Her clothing designs quickly became a hit with the hip and hot from Hollywood, as well the Rock and Roll circle. Some of her early celebrity clients included Diana Ross, Jane Fonda, Cher, Harrison Ford, and Raquel Welch.
For the Los Angeles Times, writer Julie Byrne wrote this about my mother, “The Lewis Carol aura seeps over from shop decor to fashion design while, so far Sumiko hasn’t made a dress of ships, or ceiling wax, she may do it yet.”
People who admired her workmanship, creative style, and the blend of exotic artistry that she lovingly borrowed from her Japanese and Hawaiian cultures, remain enamored.
Even though Sumiko no longer designs clothing, she still has a boutique where she carefully chooses clothes from designers all over the world, making sure they are as unique as those she once designed herself.
Celebrities and anyone who appreciates true artistry frequents her store, among them actress Angelica Huston who just mentioned the boutique in the 2011 edition of “The Elements of Personal Style” published by Elle Magazine, as one of her most favorite places to shop.

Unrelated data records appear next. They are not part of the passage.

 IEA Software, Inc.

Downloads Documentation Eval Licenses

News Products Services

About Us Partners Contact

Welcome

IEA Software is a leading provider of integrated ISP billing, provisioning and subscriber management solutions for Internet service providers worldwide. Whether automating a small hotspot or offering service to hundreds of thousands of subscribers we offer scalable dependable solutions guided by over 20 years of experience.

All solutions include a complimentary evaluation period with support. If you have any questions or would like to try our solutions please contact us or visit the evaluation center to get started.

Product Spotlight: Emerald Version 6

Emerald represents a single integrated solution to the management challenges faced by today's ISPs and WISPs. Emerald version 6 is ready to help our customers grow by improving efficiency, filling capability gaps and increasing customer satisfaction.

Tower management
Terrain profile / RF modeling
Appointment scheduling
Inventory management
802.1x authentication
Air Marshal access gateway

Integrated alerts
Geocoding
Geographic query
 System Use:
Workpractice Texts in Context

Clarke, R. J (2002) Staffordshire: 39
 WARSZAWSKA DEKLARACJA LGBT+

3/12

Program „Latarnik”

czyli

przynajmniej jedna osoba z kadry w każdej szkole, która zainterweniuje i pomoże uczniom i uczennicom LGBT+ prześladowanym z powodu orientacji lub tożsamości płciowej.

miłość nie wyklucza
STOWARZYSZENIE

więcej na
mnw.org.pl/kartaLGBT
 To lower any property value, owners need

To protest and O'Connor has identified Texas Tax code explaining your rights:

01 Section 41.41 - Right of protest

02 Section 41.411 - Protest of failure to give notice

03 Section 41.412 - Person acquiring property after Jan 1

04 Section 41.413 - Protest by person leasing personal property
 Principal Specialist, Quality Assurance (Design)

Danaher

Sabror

As great American stories go, I am beyond fortunate to have experienced firsthand such a wonderful culture of artistry. I have also had the opportunity to model her clothing for magazines, as well as the honor to design dresses and handbags for her boutique.
The real beauty of her success is that she keeps a vital part her Japanese culture alive, even after moving to the mainland. But even more moving is the tranquil, careful, and tireless manner in which she works, the same way she first learned as a child when she picked her first coffee beans, and laid them one by one into a basket.
She is proud to display a different basket today, which she fills with delicate pieces of folded blouses and shirts for her customers to rummage through, just as she did when she looked through her mother’s trunks for kimonos.
For Sumiko, this new basket is no better or more regal than the one she first held on her arm at the age of four each day before sunrise on her family farm. It is just different.